08. September 2007 um 22:13
Wieso ist Anne-Marie Schimmel eine alte Nazisse ?
Bezieht sich das auf ihre Arbeit während des dritten Reiches oder ist das mehr übertragen gemeint?
Im Übrigen erinnern mich die Missionisierungsversuche von ihr an das Denken eines gewissen Michel “Mohammed” Aflaq.
09. September 2007 um 13:48
Schade dass ich das nicht vor ein paar Wochen wusste.
Naja, nur ein weiterer Beleg für meine Magisterarbeit …
11. März 2008 um 18:24
[...] Den Neocons jetzt auch noch Marx in die Schuhe schieben zu wollen verursacht zwar einige Bauchschmerzen, aber der Essay ist trotzdem lesenswert.
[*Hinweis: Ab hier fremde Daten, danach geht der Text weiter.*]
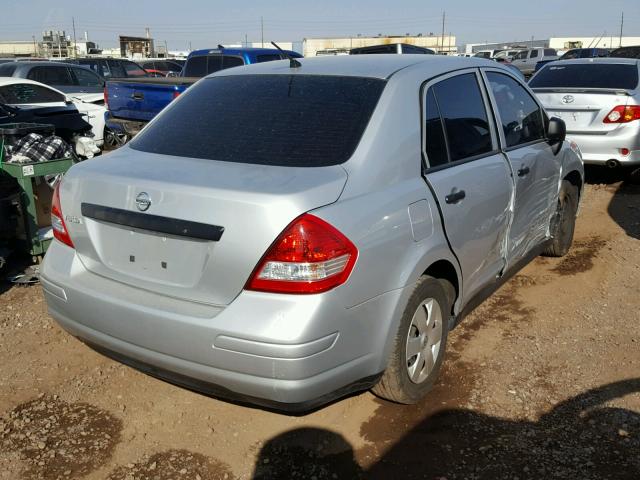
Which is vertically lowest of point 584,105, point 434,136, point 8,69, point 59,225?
point 59,225

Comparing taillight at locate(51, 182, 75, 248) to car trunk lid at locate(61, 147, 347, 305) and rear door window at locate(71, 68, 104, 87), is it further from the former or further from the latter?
rear door window at locate(71, 68, 104, 87)

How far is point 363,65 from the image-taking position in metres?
3.46

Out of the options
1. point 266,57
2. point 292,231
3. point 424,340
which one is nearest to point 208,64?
point 266,57

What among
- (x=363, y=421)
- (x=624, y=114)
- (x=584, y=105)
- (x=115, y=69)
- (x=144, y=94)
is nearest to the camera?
(x=363, y=421)

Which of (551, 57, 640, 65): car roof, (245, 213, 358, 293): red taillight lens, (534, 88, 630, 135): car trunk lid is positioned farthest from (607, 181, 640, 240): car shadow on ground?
(245, 213, 358, 293): red taillight lens

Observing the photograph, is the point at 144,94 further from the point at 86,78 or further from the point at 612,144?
the point at 612,144

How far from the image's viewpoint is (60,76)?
41.1 ft

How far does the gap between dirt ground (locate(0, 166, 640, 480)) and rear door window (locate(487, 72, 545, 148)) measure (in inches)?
51.5

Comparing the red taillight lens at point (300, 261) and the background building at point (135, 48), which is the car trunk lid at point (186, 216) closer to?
the red taillight lens at point (300, 261)

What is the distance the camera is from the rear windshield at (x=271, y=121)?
114 inches

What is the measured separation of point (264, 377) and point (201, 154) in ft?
3.78

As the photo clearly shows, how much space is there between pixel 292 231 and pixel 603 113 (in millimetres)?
6634

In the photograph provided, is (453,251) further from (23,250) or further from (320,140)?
(23,250)

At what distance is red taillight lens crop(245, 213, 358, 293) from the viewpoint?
244 centimetres
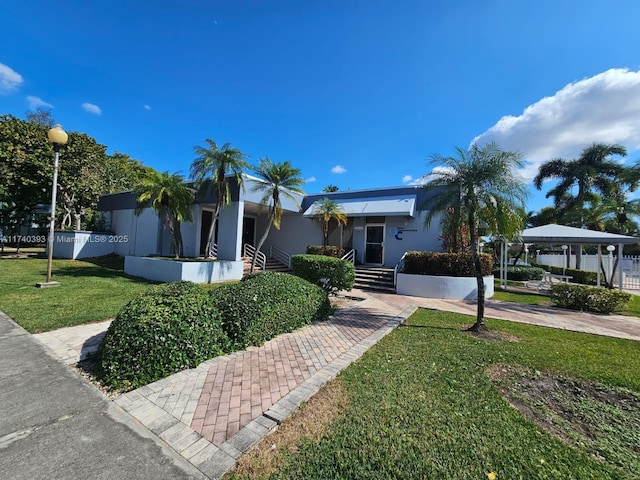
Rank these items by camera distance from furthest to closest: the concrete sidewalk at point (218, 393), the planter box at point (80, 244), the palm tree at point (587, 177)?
the palm tree at point (587, 177), the planter box at point (80, 244), the concrete sidewalk at point (218, 393)

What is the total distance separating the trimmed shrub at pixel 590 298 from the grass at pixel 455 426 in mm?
5278

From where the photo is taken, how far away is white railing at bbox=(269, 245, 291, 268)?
1822 cm

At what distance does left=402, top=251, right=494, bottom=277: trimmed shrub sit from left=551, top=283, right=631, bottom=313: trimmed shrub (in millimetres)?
2532

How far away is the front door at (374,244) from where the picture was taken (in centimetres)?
1619

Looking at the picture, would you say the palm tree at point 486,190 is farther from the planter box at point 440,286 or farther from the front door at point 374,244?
the front door at point 374,244

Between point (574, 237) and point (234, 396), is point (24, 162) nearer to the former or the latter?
point (234, 396)

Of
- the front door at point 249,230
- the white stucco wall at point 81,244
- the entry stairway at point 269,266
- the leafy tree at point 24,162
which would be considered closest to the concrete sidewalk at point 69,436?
the entry stairway at point 269,266

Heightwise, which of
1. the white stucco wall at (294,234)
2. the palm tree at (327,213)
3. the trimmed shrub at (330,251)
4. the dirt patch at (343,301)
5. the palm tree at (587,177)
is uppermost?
the palm tree at (587,177)

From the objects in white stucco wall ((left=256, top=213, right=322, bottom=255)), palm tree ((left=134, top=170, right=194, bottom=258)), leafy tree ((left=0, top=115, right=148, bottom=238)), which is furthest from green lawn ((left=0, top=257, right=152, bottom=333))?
white stucco wall ((left=256, top=213, right=322, bottom=255))

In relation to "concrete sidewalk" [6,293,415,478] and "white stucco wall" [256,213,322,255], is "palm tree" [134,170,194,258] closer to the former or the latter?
"white stucco wall" [256,213,322,255]

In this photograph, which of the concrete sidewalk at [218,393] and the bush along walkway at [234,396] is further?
the bush along walkway at [234,396]

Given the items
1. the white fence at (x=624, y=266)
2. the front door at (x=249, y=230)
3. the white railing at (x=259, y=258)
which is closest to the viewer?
the white railing at (x=259, y=258)

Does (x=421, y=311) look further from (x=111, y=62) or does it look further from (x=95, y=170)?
(x=95, y=170)

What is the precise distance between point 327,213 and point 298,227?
362cm
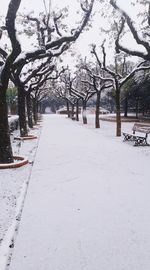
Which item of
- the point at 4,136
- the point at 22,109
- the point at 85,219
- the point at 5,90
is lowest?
the point at 85,219

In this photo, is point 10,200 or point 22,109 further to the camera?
point 22,109

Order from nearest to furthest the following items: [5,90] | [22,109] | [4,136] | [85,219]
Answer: [85,219], [5,90], [4,136], [22,109]

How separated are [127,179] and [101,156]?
3.84 metres

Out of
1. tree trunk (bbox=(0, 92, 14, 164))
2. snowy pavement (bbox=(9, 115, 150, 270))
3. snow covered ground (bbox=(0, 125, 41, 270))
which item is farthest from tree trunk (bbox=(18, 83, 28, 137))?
snowy pavement (bbox=(9, 115, 150, 270))

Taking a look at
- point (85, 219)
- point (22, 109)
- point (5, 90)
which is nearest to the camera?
point (85, 219)

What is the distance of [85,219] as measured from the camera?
5480 mm

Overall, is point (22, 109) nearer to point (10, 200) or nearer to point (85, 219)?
point (10, 200)

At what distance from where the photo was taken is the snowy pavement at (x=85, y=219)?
4113 mm

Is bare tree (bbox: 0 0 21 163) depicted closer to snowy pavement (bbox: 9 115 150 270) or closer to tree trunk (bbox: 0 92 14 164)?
tree trunk (bbox: 0 92 14 164)

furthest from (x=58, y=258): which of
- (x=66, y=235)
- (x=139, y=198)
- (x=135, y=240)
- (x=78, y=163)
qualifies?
(x=78, y=163)

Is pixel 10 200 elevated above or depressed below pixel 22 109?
below

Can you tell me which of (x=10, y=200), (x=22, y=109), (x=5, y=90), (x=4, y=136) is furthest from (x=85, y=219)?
(x=22, y=109)

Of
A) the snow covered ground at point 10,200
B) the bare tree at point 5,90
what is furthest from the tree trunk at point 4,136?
the snow covered ground at point 10,200

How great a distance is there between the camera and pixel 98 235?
4.83 meters
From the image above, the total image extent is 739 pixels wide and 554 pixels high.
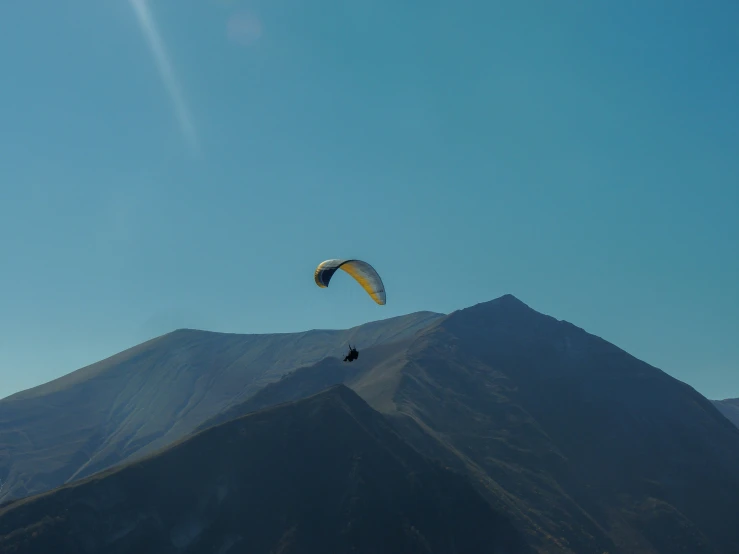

Bei den europäischen Bürokraten würde ich ihm dafür umso heftiger zustimmen. Apropos Marx: Ein ehemaliger Marxist, der aus Marxscher Sicht als schwerstabhängiger Opium-Junkie bezeichnet werden müsste, macht sich in der WELT Gedanken über Mohammed und den Humor. Die Rede ist von Peter Schütt, der vom Parteigänger der DKP zum Islam konvertierte und hier schon den Spitznamen Mullah Schütt verpasst bekommen hat. Der Artikel Mohammed lachte oft und gern hat mich angesichts des Spitznamens überrascht, da Schütt a) fordert, “dass Muslime sich dafür einsetzen sollten, dass die letzten Reste des Gotteslästerungsparagrafen aus dem Strafgesetzbuch gestrichen werden” und b) auch keinen Mantel des Schweigens über den Judenhass in der islamischen Community ausbreitet. Heute jedoch scheint den Muslimen das Lachen vergangen zu sein. Die satirische Tradition der islamischen Kultur ist offenbar gänzlich versiegt. Überall treten die Hüter der islamischen Korrektheit auf den Plan, um jeden Spaß und Spott schon im Ansatz zu ersticken - vor allem dann, wenn er von außerhalb kommt. Dennoch sind auch Muslime lernfähig. Ausgerechnet im erzkatholischen Paderborn wurde kürzlich ein türkischer Muslim zum Schützenkönig gewählt. Vielleicht schafft es demnächst auch ein Muslim bis zum Kölner Karnevalsprinzen. [...]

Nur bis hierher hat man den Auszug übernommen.